Well my original comment was also simply to give alternate reasons as to why the wife might be upset. It was never addressed to you specifically. The second comment was in order to respond to you, which was why I quoted you on certain parts. Ie: the “kicking them out of the house” part. I was agreeing with you on a specific point, so the quotation was in order for you to know which part of your quote I was agreeing with. Also the reason I brought up the original FML's context (in my second comment) was because you said "I understand if he's an addict or he broke his word, but there's nothing in the FML that suggests that over her just being controlling." So while I was agreeing that you were right (that nothing suggests addiction), I was just pointing out that nothing suggested she was banning **** simply because she was controlling about his masturbation habits. I was just generally stating that the FML gives no context as to "why" it's a problem in their marriage. And I agreed with you that kicking him out of the house was a bad thing to do, so I don't know why you brought that up again?

Also I can think of many non “crazy” reasons (other than that the person watching is addicted) why someone could want **** to be banned from their house. For example they could both be in a religion in which it is not ok, but one spouse does it in secret and is trying to get the other spouse to lie about it to everyone. He could do what he wants, but if he is trying to implicate her in a lie or to do other things she is not ok with, that is bad imo. Or maybe the wife is the one who is a past addict and it makes it difficult for her not to relapse if it’s loud/he doesn’t clear browser history/he isn’t being careful and she keeps walking in on him (it’s not his fault she’s addicted, but just like how it would be if a husband was constantly drinking in front of his ex-alcoholic wife, it’s kinda douchy). Maybe it’s the type of **** being watched (child ****, real non-consensual rape ****, etc…) and the spouse feels that it is morally wrong to watch a person/child being raped for real. Maybe one spouse has traumatic past experiences and the **** being watched is insensitive to that: for example, a girl has a history of recent repeated rapes, and yet she keeps walking in on her husband watching fake-rape ****: of course it’s fake, but if it’s something she finds traumatic and is still dealing with, it can hurt her to know her husband is masturbating to the image of a woman getting fake-raped. Maybe he could just put her wants and needs before his own and watch a different type of ****, or if he absolutely cannot stop watching (fake)rape-****, to watch it elsewhere. Maybe the **** is not an addiction, but is still negatively impacting the relationship: like one spouse is pressuring the other to be more like the **** stars, or one of them is always getting their sexual gratification from **** and puts zero effort into having sex with their actual spouse and trying to satisfy their desires too. The list goes on… While I believe watching **** to satisfy yourself is fine, I also believe that when you love someone and they have explained how your **** habits are truly hurting them and the reasons are legitimate, it's not unreasonable or crazy to want to put their needs/desires before your own and make a compromise.

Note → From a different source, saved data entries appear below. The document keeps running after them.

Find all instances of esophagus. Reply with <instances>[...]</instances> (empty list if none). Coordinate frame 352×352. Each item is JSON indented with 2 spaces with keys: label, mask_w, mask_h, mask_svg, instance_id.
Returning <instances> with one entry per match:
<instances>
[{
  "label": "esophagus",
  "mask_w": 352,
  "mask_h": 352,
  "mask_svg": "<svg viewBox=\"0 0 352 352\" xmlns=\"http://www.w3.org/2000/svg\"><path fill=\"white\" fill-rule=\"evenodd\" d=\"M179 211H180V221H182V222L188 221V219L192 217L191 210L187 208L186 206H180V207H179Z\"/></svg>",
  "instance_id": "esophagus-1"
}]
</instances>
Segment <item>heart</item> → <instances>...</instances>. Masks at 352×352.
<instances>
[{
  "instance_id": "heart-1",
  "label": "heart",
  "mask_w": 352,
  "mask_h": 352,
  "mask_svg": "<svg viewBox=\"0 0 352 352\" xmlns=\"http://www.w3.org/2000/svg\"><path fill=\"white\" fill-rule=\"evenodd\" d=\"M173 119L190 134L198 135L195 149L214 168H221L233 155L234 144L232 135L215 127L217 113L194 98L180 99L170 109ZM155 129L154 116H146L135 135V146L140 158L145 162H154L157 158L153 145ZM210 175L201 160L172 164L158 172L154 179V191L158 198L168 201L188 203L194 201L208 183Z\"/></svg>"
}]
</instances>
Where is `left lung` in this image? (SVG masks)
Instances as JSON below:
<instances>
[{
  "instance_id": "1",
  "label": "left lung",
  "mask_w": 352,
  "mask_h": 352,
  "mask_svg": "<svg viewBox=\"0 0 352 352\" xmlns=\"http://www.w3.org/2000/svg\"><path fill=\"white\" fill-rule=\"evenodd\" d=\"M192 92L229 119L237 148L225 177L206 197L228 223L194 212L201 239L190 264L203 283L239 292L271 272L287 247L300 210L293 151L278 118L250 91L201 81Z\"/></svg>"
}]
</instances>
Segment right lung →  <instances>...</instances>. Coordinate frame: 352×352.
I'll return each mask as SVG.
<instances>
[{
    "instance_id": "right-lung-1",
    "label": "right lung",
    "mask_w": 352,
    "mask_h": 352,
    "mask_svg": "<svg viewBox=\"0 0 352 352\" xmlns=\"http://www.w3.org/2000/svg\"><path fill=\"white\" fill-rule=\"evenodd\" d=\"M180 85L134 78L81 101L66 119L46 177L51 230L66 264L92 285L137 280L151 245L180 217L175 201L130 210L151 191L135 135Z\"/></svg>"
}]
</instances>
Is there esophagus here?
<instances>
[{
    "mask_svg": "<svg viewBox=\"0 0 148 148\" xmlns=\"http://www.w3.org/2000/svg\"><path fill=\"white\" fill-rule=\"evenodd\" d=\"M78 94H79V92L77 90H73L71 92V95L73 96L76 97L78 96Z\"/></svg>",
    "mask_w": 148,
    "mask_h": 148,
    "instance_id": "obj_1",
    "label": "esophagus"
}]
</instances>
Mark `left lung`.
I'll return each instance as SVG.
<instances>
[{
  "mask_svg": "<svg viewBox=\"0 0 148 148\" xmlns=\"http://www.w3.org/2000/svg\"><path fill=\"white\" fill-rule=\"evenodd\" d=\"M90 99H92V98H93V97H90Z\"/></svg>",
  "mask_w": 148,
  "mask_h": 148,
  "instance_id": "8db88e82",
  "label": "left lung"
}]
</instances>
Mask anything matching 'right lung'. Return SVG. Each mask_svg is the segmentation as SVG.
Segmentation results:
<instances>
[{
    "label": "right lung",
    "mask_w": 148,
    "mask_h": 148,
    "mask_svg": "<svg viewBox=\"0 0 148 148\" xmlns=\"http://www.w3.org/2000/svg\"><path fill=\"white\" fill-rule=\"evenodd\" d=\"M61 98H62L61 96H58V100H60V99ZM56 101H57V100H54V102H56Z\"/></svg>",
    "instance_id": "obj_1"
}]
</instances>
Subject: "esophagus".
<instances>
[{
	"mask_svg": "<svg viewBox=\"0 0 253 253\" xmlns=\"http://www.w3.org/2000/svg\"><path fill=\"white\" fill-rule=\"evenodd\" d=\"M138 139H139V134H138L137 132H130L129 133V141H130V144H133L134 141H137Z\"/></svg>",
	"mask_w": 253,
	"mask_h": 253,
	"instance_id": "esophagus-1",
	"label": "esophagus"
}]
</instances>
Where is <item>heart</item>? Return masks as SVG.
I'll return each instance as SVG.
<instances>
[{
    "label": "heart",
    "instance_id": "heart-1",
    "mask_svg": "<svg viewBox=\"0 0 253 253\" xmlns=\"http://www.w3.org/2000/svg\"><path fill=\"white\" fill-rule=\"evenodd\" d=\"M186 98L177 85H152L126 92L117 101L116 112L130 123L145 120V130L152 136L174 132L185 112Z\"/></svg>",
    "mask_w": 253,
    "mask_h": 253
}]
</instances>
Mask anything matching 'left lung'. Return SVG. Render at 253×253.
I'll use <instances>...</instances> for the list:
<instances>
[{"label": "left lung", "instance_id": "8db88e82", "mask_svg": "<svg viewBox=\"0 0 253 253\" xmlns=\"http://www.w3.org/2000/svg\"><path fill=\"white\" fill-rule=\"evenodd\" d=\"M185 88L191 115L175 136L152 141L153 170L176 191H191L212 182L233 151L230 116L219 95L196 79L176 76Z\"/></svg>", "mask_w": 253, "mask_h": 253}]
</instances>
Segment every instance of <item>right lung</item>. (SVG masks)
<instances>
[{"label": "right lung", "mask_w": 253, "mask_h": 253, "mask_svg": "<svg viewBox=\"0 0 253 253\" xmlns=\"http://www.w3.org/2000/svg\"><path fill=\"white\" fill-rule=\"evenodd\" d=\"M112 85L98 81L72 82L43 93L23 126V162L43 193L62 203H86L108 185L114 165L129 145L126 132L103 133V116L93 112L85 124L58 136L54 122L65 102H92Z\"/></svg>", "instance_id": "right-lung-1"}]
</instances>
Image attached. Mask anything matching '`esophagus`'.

Is it possible that the father was kicked out because he was playing the noises loudly in a house with kids?

thatonetribute 31

Eff your dad's life! It's your own fault.

The first step to becoming a man is admitting your mistakes. Don't let your father take the fall for your actions.

AviKerensky 17

Make like Full Metal Jacket and sound off like you've got a pair.

giantsfan2010 23

That's pretty chicken shit of you letting your dad take the blame.